Dean watched her put on her own scrubs as naturally as he’d get dressed in the morning, and he realized she’d done this many times before. She was, after all, a doctor—wasn’t she? He shook his head, wondering at how different her life was from his.
“Ready?” Brown eyes were all he could see, peeking between the cap she’d placed over her hair and the mask around her face.
He nodded. The mask itched, and the gloves made his hands feel clunky. Lucy entered the main morgue with no hesitation. She began opening refrigeration doors and pulling out slabs. He crossed to the other side of the room and did the same. Most were empty. Dean had found two bodies when he heard Lucy’s sharp intake of breath from the far corner of the room.
“I’m going to need some light, Dean.”
He joined her, looked down, and saw Angie—a twenty-two-year-old girl who’d had no enemies. First glance told him she’d died from a twenty-two caliber bullet hole in the middle of her forehead. Correction. Two bullet holes. He didn’t need to read an autopsy report. He’d killed a few men that way himself with the same caliber gun.
“Double tap to the head. Looks like the mob.” Dean left to find a portable light. By the time he’d returned, Lucy had pulled the drawer out all the way and removed the sheet covering Angie.
Twenty-two was young. Too young to be on a slab.
“Hold the light as I work up her body, please.” Lucy spoke softly, but Dean knew she was struggling to remain detached.
“Does it make sense to you the mob would want to kill Angie?”
“Vegas isn’t so far from here. It’s possible she could have stumbled into something, seen a deal she shouldn’t have.”
Lucy raised her eyes to meet his.
“Possible, but it doesn’t seem to fit,” he admitted.
Lucy had reached Angie’s thighs. “Dean, move the light so I can see better.”
“What are we looking for, Lucy? This can’t be the same as the previous vics. Look at her face. Her skin is completely intact. There are no burn marks on her throat.”
Lucy didn’t stop, me
rely kept working her way methodically up Angie’s body. “You’re right, but there’s something here we haven’t found yet.”
“I know this is upsetting, but maybe it’s what it looks like. Or maybe it’s something else entirely.
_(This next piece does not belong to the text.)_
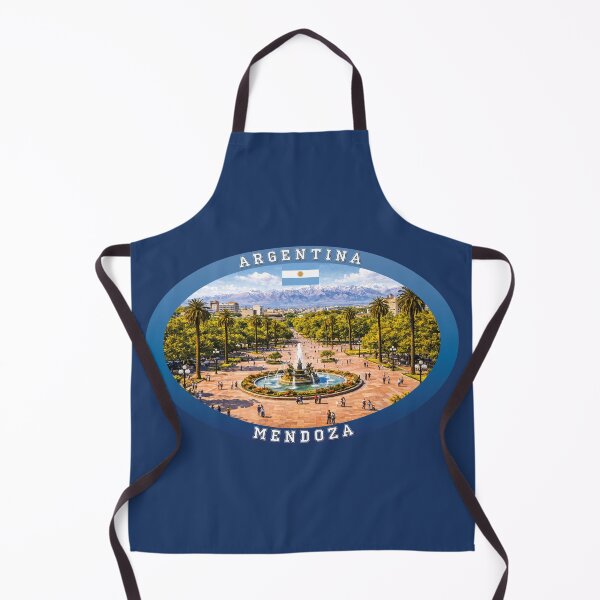 Item preview, Mendoza Argentina Travel designed and sold by Thistle-TShop.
It could have nothing to do with our operation.”
Lucy had reached Angie’s chest. She stopped, looking at a butterfly tattoo on the right side of Angie’s chest. She took a step back, cocked her head, then bent closer again.
“What do you think of her tattoo, Dean?”
“Looks fairly new.” Dean grimaced and leaned closer. “I’d say someone botched it.”
Lucy glanced up. “You have a tattoo, don’t you?”
“Yeah. So do you, Doc. Seventy-fifth Ranger Regiment?”
Lucy smiled, but it didn’t reach her eyes.
“Mine’s on my ankle. There’s not much subcutaneous fat there.” She tapped Angie’s breast lightly, then bent closer to examine the tattoo again. “Unlike the chest area.”
“I don’t have fat on my chest.”
Lucy stopped examining Angie’s tattoo long enough to give him a thoughtful stare. “Breasts, whether on a man or woman, are composed of glands, muscles, and connective tissue— including subcutaneous fat. It’s one reason they’re a popular place for tattoos—more fat, less distortion of the tattoo. I remember seeing your tattoo as you changed shirts in the truck, and, again this morning.”
Dean’s eyes narrowed. “So we know you like to stare at my chest. What’s your point?”
“How long have you had the tattoo?”
“Three years.”
“It’s not irritated, swollen, or red.”
“Not since the first week or so.” Lucy nodded, peered more closely at the butterfly tattoo. “And how old was Angie?”
“Twenty-two. Jerry told Eaton she’d turned twenty-two last month.”
“Right.” Lucy pulled up a rolling stool, sat on it, and took the light from Dean, shining it on the butterfly tattoo. “Bring me the magnifying lamp from the corner, please.”
He rolled it to her side. She focused its beam on the butterfly, adjusting until she had the exact position and magnification she wanted, then motioned him toward it. He hesitated, but with a sigh bent and peered through the lens.